■ TEXT TO READ ■
%%

DESE Research, Inc.
- Company type: Veteran-Owned, Small Business
- Industry: Defense
- Founded: Huntsville, Alabama (1982)
- Headquarters: Huntsville, Alabama
- Key people: Wallace Kirkpatrick, CEO Michael Kirkpatrick, President
- Website: www.dese.com

= DESE Research =

DESE Research, Inc., is a veteran-owned, small-business firm conducting Theoretical and Analytical Research Services in the fields of Defense, Energy, Space, and Environment. DESE was formed in 1982 by former U.S. Army Civil-Service Executive Dr. Wallace E. Kirkpatrick. In Addition to Research Accomplishments, DESE is recognized for high Ethical Standards and Leadership in Community Services.

==Locations==

Corporate headquarters and primary operations are in the Cummings Research Park, Huntsville, Alabama. The firm also has offices serving Washington, D.C. and Leavenworth, Kansas.

%%

■ RAW RECORDS ■

%%

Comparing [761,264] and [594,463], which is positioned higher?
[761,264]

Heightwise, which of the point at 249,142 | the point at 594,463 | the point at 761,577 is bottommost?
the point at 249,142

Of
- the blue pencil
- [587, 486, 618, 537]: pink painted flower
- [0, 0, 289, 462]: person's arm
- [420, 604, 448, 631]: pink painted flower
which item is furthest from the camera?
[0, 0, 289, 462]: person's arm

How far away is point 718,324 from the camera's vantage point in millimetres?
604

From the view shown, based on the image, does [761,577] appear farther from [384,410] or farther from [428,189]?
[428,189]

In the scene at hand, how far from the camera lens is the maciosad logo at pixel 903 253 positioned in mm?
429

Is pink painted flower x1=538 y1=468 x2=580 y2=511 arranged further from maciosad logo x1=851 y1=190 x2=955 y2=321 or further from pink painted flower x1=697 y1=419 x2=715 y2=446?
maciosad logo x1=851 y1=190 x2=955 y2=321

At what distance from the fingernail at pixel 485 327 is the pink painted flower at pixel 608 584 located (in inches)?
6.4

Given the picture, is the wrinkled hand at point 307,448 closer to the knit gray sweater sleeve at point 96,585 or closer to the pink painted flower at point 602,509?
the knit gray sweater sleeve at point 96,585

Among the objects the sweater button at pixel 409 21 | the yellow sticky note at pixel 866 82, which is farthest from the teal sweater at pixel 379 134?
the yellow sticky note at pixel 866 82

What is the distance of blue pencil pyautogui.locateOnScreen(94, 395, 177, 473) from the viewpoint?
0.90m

%%
%%

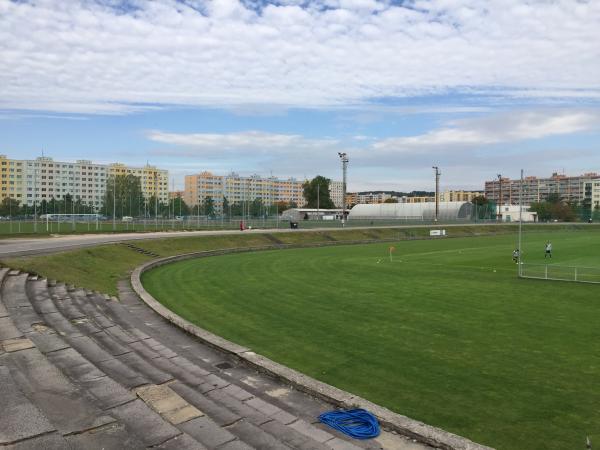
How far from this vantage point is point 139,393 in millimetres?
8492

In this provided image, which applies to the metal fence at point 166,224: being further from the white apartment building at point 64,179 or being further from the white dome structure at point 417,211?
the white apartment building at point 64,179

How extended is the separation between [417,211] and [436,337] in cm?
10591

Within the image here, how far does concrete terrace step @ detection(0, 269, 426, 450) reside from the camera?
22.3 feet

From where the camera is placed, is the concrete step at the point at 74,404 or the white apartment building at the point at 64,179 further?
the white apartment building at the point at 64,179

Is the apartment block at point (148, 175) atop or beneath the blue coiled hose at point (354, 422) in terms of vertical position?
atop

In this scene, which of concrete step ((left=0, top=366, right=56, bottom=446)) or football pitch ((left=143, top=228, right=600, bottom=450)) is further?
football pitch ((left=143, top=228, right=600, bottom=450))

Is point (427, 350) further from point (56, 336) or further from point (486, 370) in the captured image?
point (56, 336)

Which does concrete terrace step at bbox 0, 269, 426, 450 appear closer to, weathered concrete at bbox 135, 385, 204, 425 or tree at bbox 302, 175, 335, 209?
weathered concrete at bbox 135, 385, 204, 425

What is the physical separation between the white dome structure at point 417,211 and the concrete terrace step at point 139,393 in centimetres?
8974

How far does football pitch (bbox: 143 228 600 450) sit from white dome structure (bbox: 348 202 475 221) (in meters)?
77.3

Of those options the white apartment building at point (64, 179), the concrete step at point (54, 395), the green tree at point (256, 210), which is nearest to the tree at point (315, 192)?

%%

■ TASK INSTRUCTIONS ■
[1] According to the DESE Research text, who formed the company?
[2] Please show every line of the entries that contains the string "terrace". Case counts.

■ IN RESPONSE ■
[1] Dr. Wallace E. Kirkpatrick, a former U.S. Army Civil-Service Executive, formed DESE in 1982.

[2]
Within the image here, how far does concrete terrace step @ detection(0, 269, 426, 450) reside from the camera?
Which does concrete terrace step at bbox 0, 269, 426, 450 appear closer to, weathered concrete at bbox 135, 385, 204, 425 or tree at bbox 302, 175, 335, 209?
What is the physical separation between the white dome structure at point 417,211 and the concrete terrace step at point 139,393 in centimetres?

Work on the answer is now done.